No cerne da ascensão do MAS, encontra-se o sucesso em mobilizar as bases sociais em torno de suas propostas e políticas. Programas de assistência social e o aumento do salário mínimo foram algumas das medidas que contribuíram para construir a crescente base de apoio popular. Essas políticas não apenas promoveram lealdade entre a população, mas também consolidaram a posição do MAS como uma força política que priorizava o bem-estar social. O partido emergiu como um farol de esperança para aqueles há muito negligenciados pela elite política boliviana, particularmente os povos indígenas (que representam 62% da população do país). 

Em pouco tempo, o partido emergiu como uma força política influente e, eventualmente, a principal força política na Bolívia. Essa ascensão pode ser atribuída a uma série de fatores estratégicos e políticas astutas que moldaram sua trajetória. O MAS adotou uma abordagem pragmática e estratégica para alcançar seus objetivos. Isso envolveu a formação de uma ampla e diversificada coalizão de apoio, que incluía camponeses, sindicatos, movimentos sociais e comunidades indígenas. A habilidade do MAS em unir esses grupos sob uma bandeira comum demonstrou a sua capacidade de consolidar e fortalecer sua base de poder.

O partido abraçou, também, uma retórica anti-imperialista e nacionalista, que representou os interesses de uma parte significativa da população boliviana. A promessa de nacionalização de recursos naturais, em especial o gás e o petróleo, desempenhou um papel central na conquista do apoio popular. A liderança carismática de Evo Morales desempenhou um papel fundamental na ascensão do MAS. Sua origem indígena, história como líder sindical e sua capacidade de articular as aspirações populares o tornaram uma figura emblemática para muitos bolivianos. Sua habilidade em personificar a luta contra as elites políticas estabelecidas foi vital para o sucesso do partido.

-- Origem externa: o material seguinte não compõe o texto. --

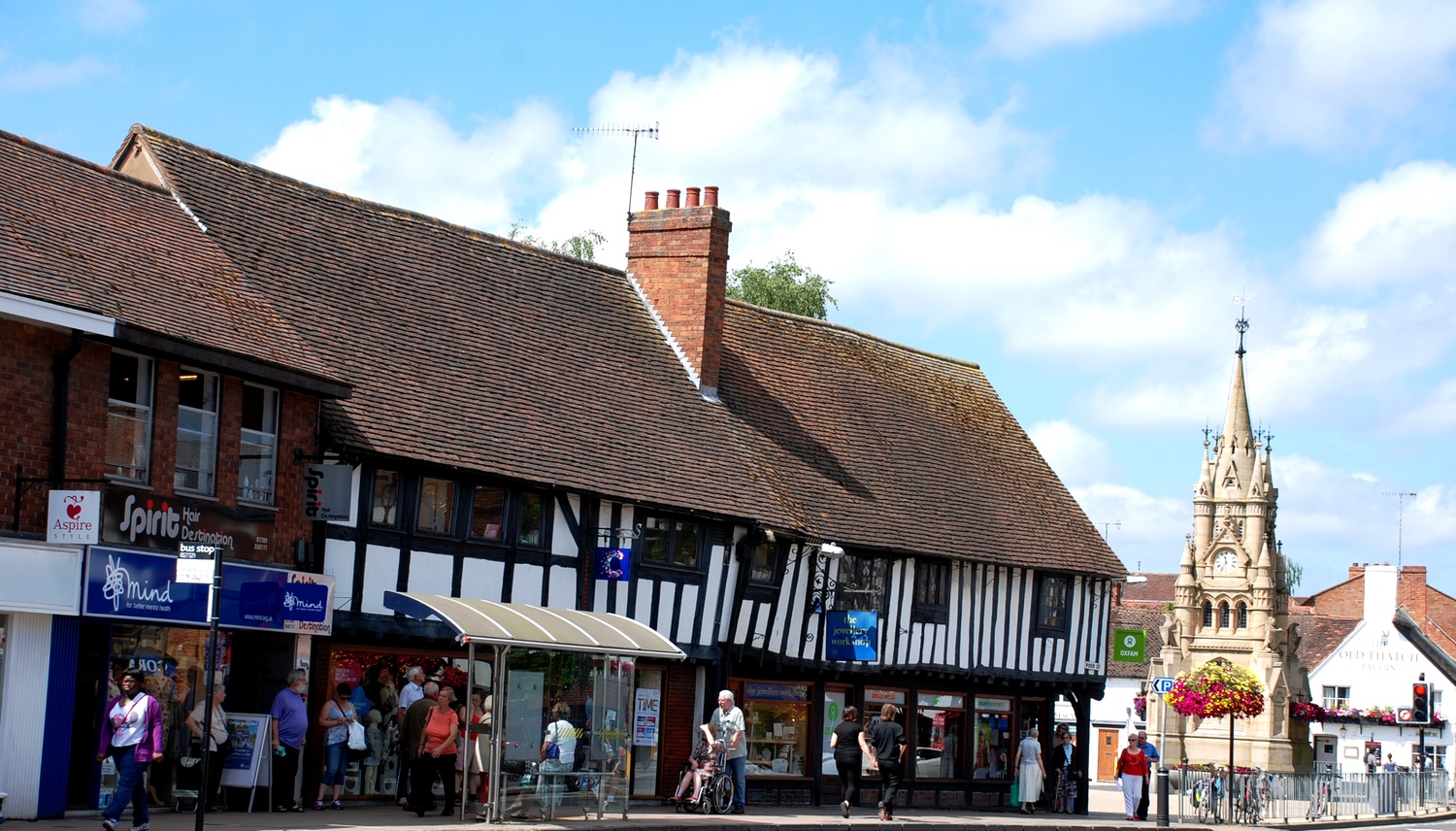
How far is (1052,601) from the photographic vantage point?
3017 centimetres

A polarização política na Bolívia, que se intensificou a partir de 2002, desempenhou um papel significativo na consolidação do partido como a principal força política do país. Nesse período, a disputa entre o MAS e as legendas tradicionais tornou-se uma característica central da política boliviana. Essa polarização está enraizada nas questões sociais e econômicas que moldam as identidades políticas na Bolívia. Em 2005, o MAS assumiu o governo sob a presidência de Evo Morales e iniciou uma transformação política e econômica profunda. Sua liderança trouxe transformações significativas, enfrentando desigualdades e implementando políticas de nacionalização econômica, reforma agrária e assistência social

No entanto, vale ressaltar as limitações do projeto do MAS. A falta de diálogo com a oposição e a concentração de poder nas mãos do presidente foram desafios para a estabilidade política nacional e para a construção de uma democracia mais plural e inclusiva. A participação popular é, em suma, o legado fundamental na construção desse projeto. O legado de Morales e do projeto do MAS continuarão a moldar o cenário político boliviano.